I need to get a CA smog (please no rec’s to move out of CA - I would if I could) and the SES light is an automatic fail.
I finally bought a good Bluetooth scanner for FORScan and I was able to read the following codes:
PCM: P1316 Injector Drive Module codes detected (would the truck drive fine with this code?)
GEM: a bunch having to do with 4x4, even thought the truck seems to go into 4 wheel drive no problem (manual hubs and shifter). The high and low lights on the cluster light up as expected.
P1812 - 4WD drive mode select circuit failure
P1828 - transmission transfer case high to low shift relay coil circuit failure
P1820 - transmission transfer case low to high shift relay coil circuit failure
P1876 - transfer case 2WD solenoid circuit open or short to ground
P1832 - transmission transfer case 4WD solenoid circuit failure
Check for a bad ground near the t-case. You're getting a lot of electrical fault codes related to the t-case, so you've either got a bad ground/wiring or an entire wiring harness is disconnected.
Under what classification is CA smogging this? The early ones like '99 were sometimes classified as OBD-I but I don't know if this even matters for the diesels?
Not sure what you mean by what classification. Beginning in 2010 all diesels 1998 or newer <14k giver require smog check, no dyno or tail pipe measurements, just MIL check, visual inspection, and look for smoke. Smogs weren’t required when I bought the truck - several years later it became a big deal, especially for people who did Banks upgrades to their exhaust or chipped their PCM.

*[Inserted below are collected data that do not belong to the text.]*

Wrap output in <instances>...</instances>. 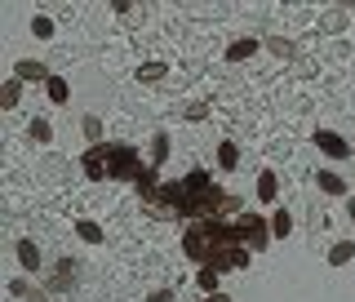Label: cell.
<instances>
[{
  "label": "cell",
  "mask_w": 355,
  "mask_h": 302,
  "mask_svg": "<svg viewBox=\"0 0 355 302\" xmlns=\"http://www.w3.org/2000/svg\"><path fill=\"white\" fill-rule=\"evenodd\" d=\"M147 165H142L138 147H129V142H111V160H107V178L111 183H133Z\"/></svg>",
  "instance_id": "cell-1"
},
{
  "label": "cell",
  "mask_w": 355,
  "mask_h": 302,
  "mask_svg": "<svg viewBox=\"0 0 355 302\" xmlns=\"http://www.w3.org/2000/svg\"><path fill=\"white\" fill-rule=\"evenodd\" d=\"M209 267H218V271H244L249 267V249L244 244H222V249H214Z\"/></svg>",
  "instance_id": "cell-2"
},
{
  "label": "cell",
  "mask_w": 355,
  "mask_h": 302,
  "mask_svg": "<svg viewBox=\"0 0 355 302\" xmlns=\"http://www.w3.org/2000/svg\"><path fill=\"white\" fill-rule=\"evenodd\" d=\"M107 160H111V147H107V142H98V147H89L80 156V169H85L89 183H103V178H107Z\"/></svg>",
  "instance_id": "cell-3"
},
{
  "label": "cell",
  "mask_w": 355,
  "mask_h": 302,
  "mask_svg": "<svg viewBox=\"0 0 355 302\" xmlns=\"http://www.w3.org/2000/svg\"><path fill=\"white\" fill-rule=\"evenodd\" d=\"M311 142H315V147L320 151H324V156H333V160H351V142L347 138H338V133H333V129H315V133H311Z\"/></svg>",
  "instance_id": "cell-4"
},
{
  "label": "cell",
  "mask_w": 355,
  "mask_h": 302,
  "mask_svg": "<svg viewBox=\"0 0 355 302\" xmlns=\"http://www.w3.org/2000/svg\"><path fill=\"white\" fill-rule=\"evenodd\" d=\"M236 227L244 231V244H249V249H266V240H271V227H266L258 214H240Z\"/></svg>",
  "instance_id": "cell-5"
},
{
  "label": "cell",
  "mask_w": 355,
  "mask_h": 302,
  "mask_svg": "<svg viewBox=\"0 0 355 302\" xmlns=\"http://www.w3.org/2000/svg\"><path fill=\"white\" fill-rule=\"evenodd\" d=\"M182 253H187V258H196V262H209V258H214V244L205 240V231H200L196 222L182 231Z\"/></svg>",
  "instance_id": "cell-6"
},
{
  "label": "cell",
  "mask_w": 355,
  "mask_h": 302,
  "mask_svg": "<svg viewBox=\"0 0 355 302\" xmlns=\"http://www.w3.org/2000/svg\"><path fill=\"white\" fill-rule=\"evenodd\" d=\"M133 192H138L142 205H151V200H155V192H160V183H155V165H147V169L133 178Z\"/></svg>",
  "instance_id": "cell-7"
},
{
  "label": "cell",
  "mask_w": 355,
  "mask_h": 302,
  "mask_svg": "<svg viewBox=\"0 0 355 302\" xmlns=\"http://www.w3.org/2000/svg\"><path fill=\"white\" fill-rule=\"evenodd\" d=\"M71 285H76V262H71V258H62V262H58V271H53V280H49V294H67Z\"/></svg>",
  "instance_id": "cell-8"
},
{
  "label": "cell",
  "mask_w": 355,
  "mask_h": 302,
  "mask_svg": "<svg viewBox=\"0 0 355 302\" xmlns=\"http://www.w3.org/2000/svg\"><path fill=\"white\" fill-rule=\"evenodd\" d=\"M14 76L18 81H49V67L40 58H22V62H14Z\"/></svg>",
  "instance_id": "cell-9"
},
{
  "label": "cell",
  "mask_w": 355,
  "mask_h": 302,
  "mask_svg": "<svg viewBox=\"0 0 355 302\" xmlns=\"http://www.w3.org/2000/svg\"><path fill=\"white\" fill-rule=\"evenodd\" d=\"M258 49H262V40H253V36L231 40V44H227V62H244V58H253Z\"/></svg>",
  "instance_id": "cell-10"
},
{
  "label": "cell",
  "mask_w": 355,
  "mask_h": 302,
  "mask_svg": "<svg viewBox=\"0 0 355 302\" xmlns=\"http://www.w3.org/2000/svg\"><path fill=\"white\" fill-rule=\"evenodd\" d=\"M258 200L262 205H275V200H280V178H275L271 169L258 174Z\"/></svg>",
  "instance_id": "cell-11"
},
{
  "label": "cell",
  "mask_w": 355,
  "mask_h": 302,
  "mask_svg": "<svg viewBox=\"0 0 355 302\" xmlns=\"http://www.w3.org/2000/svg\"><path fill=\"white\" fill-rule=\"evenodd\" d=\"M18 262H22V271L36 276V267H40V249H36V240H18Z\"/></svg>",
  "instance_id": "cell-12"
},
{
  "label": "cell",
  "mask_w": 355,
  "mask_h": 302,
  "mask_svg": "<svg viewBox=\"0 0 355 302\" xmlns=\"http://www.w3.org/2000/svg\"><path fill=\"white\" fill-rule=\"evenodd\" d=\"M18 98H22V81H18V76H9V81L0 85V107L14 111V107H18Z\"/></svg>",
  "instance_id": "cell-13"
},
{
  "label": "cell",
  "mask_w": 355,
  "mask_h": 302,
  "mask_svg": "<svg viewBox=\"0 0 355 302\" xmlns=\"http://www.w3.org/2000/svg\"><path fill=\"white\" fill-rule=\"evenodd\" d=\"M169 76V62H142L138 67V85H155V81H164Z\"/></svg>",
  "instance_id": "cell-14"
},
{
  "label": "cell",
  "mask_w": 355,
  "mask_h": 302,
  "mask_svg": "<svg viewBox=\"0 0 355 302\" xmlns=\"http://www.w3.org/2000/svg\"><path fill=\"white\" fill-rule=\"evenodd\" d=\"M315 183H320V192H329V196H347V183H342L333 169H320L315 174Z\"/></svg>",
  "instance_id": "cell-15"
},
{
  "label": "cell",
  "mask_w": 355,
  "mask_h": 302,
  "mask_svg": "<svg viewBox=\"0 0 355 302\" xmlns=\"http://www.w3.org/2000/svg\"><path fill=\"white\" fill-rule=\"evenodd\" d=\"M182 187H187V196H196V192H209V187H214V183H209V169H191V174L182 178Z\"/></svg>",
  "instance_id": "cell-16"
},
{
  "label": "cell",
  "mask_w": 355,
  "mask_h": 302,
  "mask_svg": "<svg viewBox=\"0 0 355 302\" xmlns=\"http://www.w3.org/2000/svg\"><path fill=\"white\" fill-rule=\"evenodd\" d=\"M351 258H355V244H351V240H338V244L329 249V267H347Z\"/></svg>",
  "instance_id": "cell-17"
},
{
  "label": "cell",
  "mask_w": 355,
  "mask_h": 302,
  "mask_svg": "<svg viewBox=\"0 0 355 302\" xmlns=\"http://www.w3.org/2000/svg\"><path fill=\"white\" fill-rule=\"evenodd\" d=\"M76 236H80L85 244H103V227L89 222V218H80V222H76Z\"/></svg>",
  "instance_id": "cell-18"
},
{
  "label": "cell",
  "mask_w": 355,
  "mask_h": 302,
  "mask_svg": "<svg viewBox=\"0 0 355 302\" xmlns=\"http://www.w3.org/2000/svg\"><path fill=\"white\" fill-rule=\"evenodd\" d=\"M218 276H222L218 267H209V262H205V267H200V271H196V285L205 289V294H218Z\"/></svg>",
  "instance_id": "cell-19"
},
{
  "label": "cell",
  "mask_w": 355,
  "mask_h": 302,
  "mask_svg": "<svg viewBox=\"0 0 355 302\" xmlns=\"http://www.w3.org/2000/svg\"><path fill=\"white\" fill-rule=\"evenodd\" d=\"M288 231H293V214H288V209H275V218H271V236H275V240H284Z\"/></svg>",
  "instance_id": "cell-20"
},
{
  "label": "cell",
  "mask_w": 355,
  "mask_h": 302,
  "mask_svg": "<svg viewBox=\"0 0 355 302\" xmlns=\"http://www.w3.org/2000/svg\"><path fill=\"white\" fill-rule=\"evenodd\" d=\"M164 160H169V133H155V142H151V160H147V165H155V169H160Z\"/></svg>",
  "instance_id": "cell-21"
},
{
  "label": "cell",
  "mask_w": 355,
  "mask_h": 302,
  "mask_svg": "<svg viewBox=\"0 0 355 302\" xmlns=\"http://www.w3.org/2000/svg\"><path fill=\"white\" fill-rule=\"evenodd\" d=\"M218 165H222L227 174L240 165V147H236V142H222V147H218Z\"/></svg>",
  "instance_id": "cell-22"
},
{
  "label": "cell",
  "mask_w": 355,
  "mask_h": 302,
  "mask_svg": "<svg viewBox=\"0 0 355 302\" xmlns=\"http://www.w3.org/2000/svg\"><path fill=\"white\" fill-rule=\"evenodd\" d=\"M44 89H49V98H53V103H67V98H71V89H67V81H62V76H49V81H44Z\"/></svg>",
  "instance_id": "cell-23"
},
{
  "label": "cell",
  "mask_w": 355,
  "mask_h": 302,
  "mask_svg": "<svg viewBox=\"0 0 355 302\" xmlns=\"http://www.w3.org/2000/svg\"><path fill=\"white\" fill-rule=\"evenodd\" d=\"M27 138L31 142H53V125H49V120H31V125H27Z\"/></svg>",
  "instance_id": "cell-24"
},
{
  "label": "cell",
  "mask_w": 355,
  "mask_h": 302,
  "mask_svg": "<svg viewBox=\"0 0 355 302\" xmlns=\"http://www.w3.org/2000/svg\"><path fill=\"white\" fill-rule=\"evenodd\" d=\"M80 129H85L89 147H98V142H103V120H98V116H85V120H80Z\"/></svg>",
  "instance_id": "cell-25"
},
{
  "label": "cell",
  "mask_w": 355,
  "mask_h": 302,
  "mask_svg": "<svg viewBox=\"0 0 355 302\" xmlns=\"http://www.w3.org/2000/svg\"><path fill=\"white\" fill-rule=\"evenodd\" d=\"M31 31H36V40H49V36H53V18L36 14V18H31Z\"/></svg>",
  "instance_id": "cell-26"
},
{
  "label": "cell",
  "mask_w": 355,
  "mask_h": 302,
  "mask_svg": "<svg viewBox=\"0 0 355 302\" xmlns=\"http://www.w3.org/2000/svg\"><path fill=\"white\" fill-rule=\"evenodd\" d=\"M266 49H271V53H280V58H288V53H293V44L280 40V36H271V40H266Z\"/></svg>",
  "instance_id": "cell-27"
},
{
  "label": "cell",
  "mask_w": 355,
  "mask_h": 302,
  "mask_svg": "<svg viewBox=\"0 0 355 302\" xmlns=\"http://www.w3.org/2000/svg\"><path fill=\"white\" fill-rule=\"evenodd\" d=\"M209 116V103H191L187 107V120H205Z\"/></svg>",
  "instance_id": "cell-28"
},
{
  "label": "cell",
  "mask_w": 355,
  "mask_h": 302,
  "mask_svg": "<svg viewBox=\"0 0 355 302\" xmlns=\"http://www.w3.org/2000/svg\"><path fill=\"white\" fill-rule=\"evenodd\" d=\"M9 294H14V298H31V289H27V280H14V285H9Z\"/></svg>",
  "instance_id": "cell-29"
},
{
  "label": "cell",
  "mask_w": 355,
  "mask_h": 302,
  "mask_svg": "<svg viewBox=\"0 0 355 302\" xmlns=\"http://www.w3.org/2000/svg\"><path fill=\"white\" fill-rule=\"evenodd\" d=\"M147 302H173V289H155V294Z\"/></svg>",
  "instance_id": "cell-30"
},
{
  "label": "cell",
  "mask_w": 355,
  "mask_h": 302,
  "mask_svg": "<svg viewBox=\"0 0 355 302\" xmlns=\"http://www.w3.org/2000/svg\"><path fill=\"white\" fill-rule=\"evenodd\" d=\"M205 302H231L227 294H205Z\"/></svg>",
  "instance_id": "cell-31"
},
{
  "label": "cell",
  "mask_w": 355,
  "mask_h": 302,
  "mask_svg": "<svg viewBox=\"0 0 355 302\" xmlns=\"http://www.w3.org/2000/svg\"><path fill=\"white\" fill-rule=\"evenodd\" d=\"M347 214H351V222H355V196H351V200H347Z\"/></svg>",
  "instance_id": "cell-32"
}]
</instances>
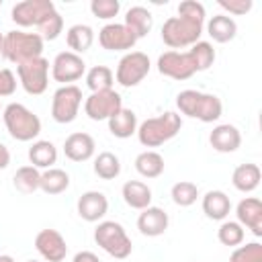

Check for a bad ground near the t-case. You're getting a lot of electrical fault codes related to the t-case, so you've either got a bad ground/wiring or an entire wiring harness is disconnected.
the grounds I have found look fine, but are dirty. How do you guys clean the grounds? Disassemble, wire brush, light sandpaper. Do you coat them with anything?
so far I found a strap passenger side near the transfer case body to frame rail, one strap in the engine compartment passenger side, another on the passenger side maybe 2 AWG to the back of the engine. I don’t see anything near the back of the PCM. Can anyone point me in the right direction for what I’m missing?